_Objective_
In the bridal shop post, who offered to make the writer a skirt?

_Document text_
=====
I will NEVER step foot in a BRIDAL shop AGAIN...

 YOu can choose to not have me in your upcoming bridal party, but know this, I will NEVER step my foot in a bridal shop again! Why you ask?
 
 Forget about the BRIDEZILLA look out for thieving bridal shop owners. I purchased a corset through e-bay at about 75 % off and need a simple, long white skirt... As soon as you step FOOT in these stores, they are ramming 1000$ dresses down your throat.. I can order a skirt in, only if I get the other matching top... HELLO I have a matching top? Why am I going to pay for something I'm not going to use?
 
 The scene
I walk into a store with about 50 brides, and 2 clerks, great.. I wait forever to talk to SOMEONE, tell them exactly what I want as to not take up to much time, present an ultimate easy sale  ... "Hello I would like this skirt, in my size, in white do you have it?" "Yes, we do ! We can order it in!(Shows me the white it matches yipee!) " " Great, can you measure my waist, order the size, I will pay for it in full today..." " No we can't do that, you have to order both pieces..." Apparently this is the case with all "seperates " why do you call it a separate if you won't SELL it that way? Happened AGAIN and AGAIN... Keep in mind, a long simple white skirt wasn't cheap 180$ for a satin long skirt.. I'm willing to pay UPFRONT for it, just measure my waist, order it.....She may have well said .. "NO we can't do that, order a 1000$ dress or leave..." The other redondulous thing is wedding dresses 1000-10,0000$ take over FOUR MONTHS to order in, who's getting suckered in here? FOR A DRESS YOU WEAR ONE DAY? Bite me, I will NEVER step foot in one of these shops again... Thankfully after telling mah mah Gail it literally BROUGHT ME TO TEARS she offered to make me a skirt, which is very good of her..
Thanks mah mah....
And my advise? AVOID BRIDAL SHOPS AT ALL COSTS!
Find a good mah mah to help you out, or go to a dress maker and save a lot of money! Yes, you CAN buy bridal patterns! And save money, and AVOID snobs that want to ram shit down your throat you don't want to wear!
I love you!
Luv
Katt
1月16日

Queen St W avoid the Paper place, unless you want to be ridiculed..

Things are going well in the wedding plan department. My good friend JO came down to the city with her fiancee Andy, both of them helped us gather the paper and stuff for our invitations. You would be surprised on how much you can spend on ribbon, however we came under budget for the cost, so far..Now we need to figure out exactly what we are going to PUT inside the invitations.. If you need to shop for fancy paper I DO NOT recommend "The Paper Place" www.thepaperplace.ca on Queen St W.. I think they forgot they are in the service industry.. We where almost all ready to wrap it up in that store entirely, we had picked out various kinds of paper, glues,stamps, and had a lot of about 500$ worth of wedding supplies sitting in front of us.. We had decided on a pre-cut card with envelopes and stickers are PART of what we where buying..had it all arranged and layed out. I wanted to have a quick peek inside of one of the pre-packaged envelopes we where intending on buying 10 at 12 $ when I was approached by a rather rude girl with dark hair and glasses..
=====
(Region labeling records)
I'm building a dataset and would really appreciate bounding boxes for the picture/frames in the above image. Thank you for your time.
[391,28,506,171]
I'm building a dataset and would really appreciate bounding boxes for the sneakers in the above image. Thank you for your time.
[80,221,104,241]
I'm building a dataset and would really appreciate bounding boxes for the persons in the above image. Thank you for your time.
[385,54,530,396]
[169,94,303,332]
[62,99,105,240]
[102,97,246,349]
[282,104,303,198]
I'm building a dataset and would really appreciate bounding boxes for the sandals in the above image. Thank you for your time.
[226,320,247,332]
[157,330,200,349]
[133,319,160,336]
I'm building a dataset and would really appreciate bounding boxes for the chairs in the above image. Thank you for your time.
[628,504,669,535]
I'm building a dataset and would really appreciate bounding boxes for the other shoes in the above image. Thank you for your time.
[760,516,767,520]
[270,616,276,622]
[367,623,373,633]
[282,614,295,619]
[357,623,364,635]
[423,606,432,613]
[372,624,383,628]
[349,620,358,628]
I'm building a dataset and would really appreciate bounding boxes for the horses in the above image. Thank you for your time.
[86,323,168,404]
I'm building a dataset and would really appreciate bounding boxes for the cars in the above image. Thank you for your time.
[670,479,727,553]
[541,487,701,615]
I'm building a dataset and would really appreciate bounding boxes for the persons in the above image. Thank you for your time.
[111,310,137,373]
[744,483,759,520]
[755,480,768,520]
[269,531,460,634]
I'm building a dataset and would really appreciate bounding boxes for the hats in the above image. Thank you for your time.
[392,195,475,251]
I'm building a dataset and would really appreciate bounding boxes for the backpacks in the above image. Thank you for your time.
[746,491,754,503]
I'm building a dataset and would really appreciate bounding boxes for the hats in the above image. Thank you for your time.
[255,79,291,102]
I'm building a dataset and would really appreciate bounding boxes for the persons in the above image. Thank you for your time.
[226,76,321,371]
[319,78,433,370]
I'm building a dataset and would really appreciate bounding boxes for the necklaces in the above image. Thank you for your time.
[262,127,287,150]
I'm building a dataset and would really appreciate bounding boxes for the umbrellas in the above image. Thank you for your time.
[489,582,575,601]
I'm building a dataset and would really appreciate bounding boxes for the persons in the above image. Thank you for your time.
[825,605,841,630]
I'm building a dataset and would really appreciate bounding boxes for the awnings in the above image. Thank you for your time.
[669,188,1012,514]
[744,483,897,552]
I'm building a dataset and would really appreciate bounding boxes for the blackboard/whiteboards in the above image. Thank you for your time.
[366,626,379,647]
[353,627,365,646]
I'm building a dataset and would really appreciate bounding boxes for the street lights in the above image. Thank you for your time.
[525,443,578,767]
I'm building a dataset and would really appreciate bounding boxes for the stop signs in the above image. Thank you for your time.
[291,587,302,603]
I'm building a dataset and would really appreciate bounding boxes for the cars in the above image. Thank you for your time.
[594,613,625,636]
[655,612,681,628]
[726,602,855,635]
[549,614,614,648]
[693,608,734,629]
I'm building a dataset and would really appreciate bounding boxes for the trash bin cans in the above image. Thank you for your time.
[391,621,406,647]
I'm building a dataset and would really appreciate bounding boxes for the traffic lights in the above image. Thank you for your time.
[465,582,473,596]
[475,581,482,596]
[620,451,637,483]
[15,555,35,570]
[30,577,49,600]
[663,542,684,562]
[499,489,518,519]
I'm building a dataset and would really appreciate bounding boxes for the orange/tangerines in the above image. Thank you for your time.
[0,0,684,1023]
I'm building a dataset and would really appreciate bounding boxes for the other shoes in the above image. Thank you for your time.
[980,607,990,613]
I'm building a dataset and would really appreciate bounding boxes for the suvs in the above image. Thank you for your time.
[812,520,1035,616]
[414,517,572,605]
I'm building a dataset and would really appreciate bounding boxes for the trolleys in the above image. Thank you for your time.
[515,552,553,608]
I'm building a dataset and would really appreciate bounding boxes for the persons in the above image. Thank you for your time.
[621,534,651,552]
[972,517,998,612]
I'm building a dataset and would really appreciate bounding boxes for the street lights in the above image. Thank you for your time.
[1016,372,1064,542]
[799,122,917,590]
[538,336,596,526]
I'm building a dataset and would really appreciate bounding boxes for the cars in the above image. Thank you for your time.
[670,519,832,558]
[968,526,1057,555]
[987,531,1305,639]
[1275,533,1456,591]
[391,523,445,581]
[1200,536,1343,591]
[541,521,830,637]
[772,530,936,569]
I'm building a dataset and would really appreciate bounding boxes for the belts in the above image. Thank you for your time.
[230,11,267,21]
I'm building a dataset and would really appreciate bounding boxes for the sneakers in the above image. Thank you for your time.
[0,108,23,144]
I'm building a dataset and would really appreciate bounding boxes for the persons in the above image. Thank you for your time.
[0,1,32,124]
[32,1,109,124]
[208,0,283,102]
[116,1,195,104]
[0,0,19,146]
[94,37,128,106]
=====
_Worked answer_
Mah mah Gail